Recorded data
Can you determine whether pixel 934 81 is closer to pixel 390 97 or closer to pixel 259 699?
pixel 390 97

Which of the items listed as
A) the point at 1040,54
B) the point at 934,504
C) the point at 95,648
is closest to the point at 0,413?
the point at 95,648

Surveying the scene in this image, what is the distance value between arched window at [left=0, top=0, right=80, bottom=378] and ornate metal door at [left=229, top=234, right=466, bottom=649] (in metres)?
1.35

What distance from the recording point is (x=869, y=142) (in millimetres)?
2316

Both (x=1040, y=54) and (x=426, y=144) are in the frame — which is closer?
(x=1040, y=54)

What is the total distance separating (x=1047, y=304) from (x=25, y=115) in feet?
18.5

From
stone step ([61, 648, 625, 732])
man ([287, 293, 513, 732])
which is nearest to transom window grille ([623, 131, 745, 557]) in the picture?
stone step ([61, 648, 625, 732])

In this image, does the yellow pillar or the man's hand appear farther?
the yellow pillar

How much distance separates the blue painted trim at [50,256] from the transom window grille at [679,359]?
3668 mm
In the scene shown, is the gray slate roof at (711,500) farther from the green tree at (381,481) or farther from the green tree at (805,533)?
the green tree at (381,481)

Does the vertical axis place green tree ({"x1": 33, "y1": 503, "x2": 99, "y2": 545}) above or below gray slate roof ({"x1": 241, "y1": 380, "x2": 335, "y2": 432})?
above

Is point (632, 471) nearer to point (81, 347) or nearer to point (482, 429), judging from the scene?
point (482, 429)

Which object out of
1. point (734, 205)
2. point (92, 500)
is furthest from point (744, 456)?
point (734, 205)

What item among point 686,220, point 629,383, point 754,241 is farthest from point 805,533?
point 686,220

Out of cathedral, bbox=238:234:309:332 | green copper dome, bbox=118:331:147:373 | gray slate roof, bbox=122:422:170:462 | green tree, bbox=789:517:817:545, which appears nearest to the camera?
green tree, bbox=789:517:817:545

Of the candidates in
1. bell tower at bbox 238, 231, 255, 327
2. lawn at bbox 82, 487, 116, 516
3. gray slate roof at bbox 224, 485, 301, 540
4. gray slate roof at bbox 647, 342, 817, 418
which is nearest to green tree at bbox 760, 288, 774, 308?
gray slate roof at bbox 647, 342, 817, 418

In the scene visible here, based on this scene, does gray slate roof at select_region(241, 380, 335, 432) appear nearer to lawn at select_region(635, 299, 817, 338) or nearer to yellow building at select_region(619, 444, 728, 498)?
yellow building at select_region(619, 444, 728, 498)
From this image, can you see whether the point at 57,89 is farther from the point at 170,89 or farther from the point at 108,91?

SHORT TASK
Every line above should be printed again exactly as it stands.

EXERCISE RESPONSE
Can you determine whether pixel 934 81 is closer to pixel 390 97 or closer to pixel 259 699?
pixel 390 97

Which of the items listed as
A) the point at 1040,54
B) the point at 934,504
C) the point at 95,648
is closest to the point at 0,413?
the point at 95,648

Surveying the scene in this image, what is the distance value between arched window at [left=0, top=0, right=80, bottom=378] and ornate metal door at [left=229, top=234, right=466, bottom=649] (in metres)?
1.35

What distance from the recording point is (x=869, y=142) (in millimetres)?
2316

Both (x=1040, y=54) and (x=426, y=144) are in the frame — which is closer?
(x=1040, y=54)

What is the total distance separating (x=1047, y=304) from (x=25, y=115) in feet?
18.5

From
stone step ([61, 648, 625, 732])
man ([287, 293, 513, 732])
which is nearest to transom window grille ([623, 131, 745, 557]) in the picture?
stone step ([61, 648, 625, 732])

In this image, does the yellow pillar or the man's hand appear farther?
the yellow pillar

How much distance separates the blue painted trim at [50,256] from the transom window grille at [679,359]?
3668 mm
In the scene shown, is the gray slate roof at (711,500) farther from the green tree at (381,481) or farther from the green tree at (805,533)?
the green tree at (381,481)

Does the vertical axis place green tree ({"x1": 33, "y1": 503, "x2": 99, "y2": 545}) above or below gray slate roof ({"x1": 241, "y1": 380, "x2": 335, "y2": 432})?
above

Is point (632, 471) nearer to point (81, 347) or nearer to point (482, 429), judging from the scene?
point (482, 429)

Which object out of
1. point (734, 205)
2. point (92, 500)
is furthest from point (744, 456)?
point (734, 205)

What item among point 686,220, point 629,383, point 754,241 is farthest from point 805,533?
point 686,220

Out of cathedral, bbox=238:234:309:332 | green copper dome, bbox=118:331:147:373 | gray slate roof, bbox=122:422:170:462 | green tree, bbox=789:517:817:545, which appears nearest to the camera?
green tree, bbox=789:517:817:545

Of the candidates in
1. bell tower at bbox 238, 231, 255, 327
2. lawn at bbox 82, 487, 116, 516
3. gray slate roof at bbox 224, 485, 301, 540
4. gray slate roof at bbox 647, 342, 817, 418
which is nearest to green tree at bbox 760, 288, 774, 308?
gray slate roof at bbox 647, 342, 817, 418

In the scene visible here, based on this scene, does gray slate roof at select_region(241, 380, 335, 432) appear nearer to lawn at select_region(635, 299, 817, 338) or nearer to yellow building at select_region(619, 444, 728, 498)?
yellow building at select_region(619, 444, 728, 498)
From this image, can you see whether the point at 57,89 is farther from the point at 170,89 or farther from the point at 108,91?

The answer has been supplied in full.